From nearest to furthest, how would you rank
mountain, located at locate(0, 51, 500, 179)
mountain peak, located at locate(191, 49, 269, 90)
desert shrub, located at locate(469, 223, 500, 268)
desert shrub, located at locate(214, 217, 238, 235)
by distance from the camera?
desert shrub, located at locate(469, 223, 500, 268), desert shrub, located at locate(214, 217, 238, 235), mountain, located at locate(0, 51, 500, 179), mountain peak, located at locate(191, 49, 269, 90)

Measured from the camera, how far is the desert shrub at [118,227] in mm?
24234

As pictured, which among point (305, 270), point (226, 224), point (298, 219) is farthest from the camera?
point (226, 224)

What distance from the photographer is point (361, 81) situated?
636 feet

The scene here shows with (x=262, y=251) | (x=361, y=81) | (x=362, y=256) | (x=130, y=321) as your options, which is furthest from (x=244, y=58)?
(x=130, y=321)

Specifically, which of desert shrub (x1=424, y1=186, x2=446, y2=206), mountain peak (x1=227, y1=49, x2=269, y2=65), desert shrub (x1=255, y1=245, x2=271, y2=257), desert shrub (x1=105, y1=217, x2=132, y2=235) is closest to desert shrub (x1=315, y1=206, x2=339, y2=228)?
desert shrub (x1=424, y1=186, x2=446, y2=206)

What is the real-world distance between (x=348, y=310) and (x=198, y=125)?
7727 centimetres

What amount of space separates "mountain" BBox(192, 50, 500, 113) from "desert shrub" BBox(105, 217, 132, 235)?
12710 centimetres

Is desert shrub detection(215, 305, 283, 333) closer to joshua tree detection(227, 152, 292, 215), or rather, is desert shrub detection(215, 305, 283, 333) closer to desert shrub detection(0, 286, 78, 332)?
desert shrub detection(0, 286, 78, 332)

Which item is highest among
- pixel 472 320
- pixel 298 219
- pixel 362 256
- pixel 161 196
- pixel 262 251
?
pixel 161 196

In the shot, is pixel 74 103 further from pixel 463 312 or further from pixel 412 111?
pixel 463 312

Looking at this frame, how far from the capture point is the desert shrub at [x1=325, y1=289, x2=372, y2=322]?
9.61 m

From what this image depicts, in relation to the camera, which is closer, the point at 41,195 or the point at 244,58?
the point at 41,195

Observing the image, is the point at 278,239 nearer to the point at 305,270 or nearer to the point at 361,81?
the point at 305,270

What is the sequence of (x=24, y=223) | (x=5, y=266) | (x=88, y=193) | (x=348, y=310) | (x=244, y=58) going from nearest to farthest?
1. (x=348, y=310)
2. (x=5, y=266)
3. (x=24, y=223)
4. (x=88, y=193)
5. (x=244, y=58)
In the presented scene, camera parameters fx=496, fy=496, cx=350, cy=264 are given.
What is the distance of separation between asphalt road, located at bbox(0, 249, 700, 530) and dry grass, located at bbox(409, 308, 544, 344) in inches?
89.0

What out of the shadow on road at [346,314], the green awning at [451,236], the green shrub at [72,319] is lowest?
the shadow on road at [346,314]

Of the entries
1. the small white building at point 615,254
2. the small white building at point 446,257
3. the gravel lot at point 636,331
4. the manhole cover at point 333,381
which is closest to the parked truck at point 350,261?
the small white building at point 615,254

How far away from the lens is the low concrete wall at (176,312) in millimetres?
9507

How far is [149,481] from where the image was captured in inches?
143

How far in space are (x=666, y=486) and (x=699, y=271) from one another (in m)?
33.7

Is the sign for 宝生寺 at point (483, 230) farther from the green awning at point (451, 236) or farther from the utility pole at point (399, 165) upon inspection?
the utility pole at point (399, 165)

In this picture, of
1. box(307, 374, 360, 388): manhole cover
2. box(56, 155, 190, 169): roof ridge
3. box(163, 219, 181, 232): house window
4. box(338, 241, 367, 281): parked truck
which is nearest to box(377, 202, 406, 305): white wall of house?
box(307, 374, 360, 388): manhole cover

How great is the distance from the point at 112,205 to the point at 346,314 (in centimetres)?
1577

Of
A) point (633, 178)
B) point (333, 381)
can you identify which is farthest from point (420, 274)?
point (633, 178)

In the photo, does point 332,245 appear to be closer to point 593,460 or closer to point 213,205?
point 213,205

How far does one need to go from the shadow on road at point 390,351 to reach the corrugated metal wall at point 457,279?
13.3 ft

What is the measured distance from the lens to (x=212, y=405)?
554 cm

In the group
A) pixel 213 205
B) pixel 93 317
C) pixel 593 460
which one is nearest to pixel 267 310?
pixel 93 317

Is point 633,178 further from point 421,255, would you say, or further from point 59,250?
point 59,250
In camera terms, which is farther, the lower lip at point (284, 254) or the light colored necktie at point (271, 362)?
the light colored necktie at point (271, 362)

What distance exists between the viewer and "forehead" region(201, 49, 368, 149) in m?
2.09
+++
— TRAVAIL À FAIRE —
Veuillez recopier à l'identique les lignes des enregistrements ci-dessus, en partant de la ligne qui contient « What is the measured » et en allant jusqu'à la fin des enregistrements, bornes comprises.

— EXERCICE CORRIGÉ —
What is the measured distance from the lens to (x=212, y=405)?
554 cm

In the group
A) pixel 213 205
B) pixel 93 317
C) pixel 593 460
which one is nearest to pixel 267 310?
pixel 93 317

Is point 633,178 further from point 421,255, would you say, or further from point 59,250?
point 59,250
In camera terms, which is farther, the lower lip at point (284, 254) or the light colored necktie at point (271, 362)?
the light colored necktie at point (271, 362)

What distance exists between the viewer and "forehead" region(201, 49, 368, 149) in m?
2.09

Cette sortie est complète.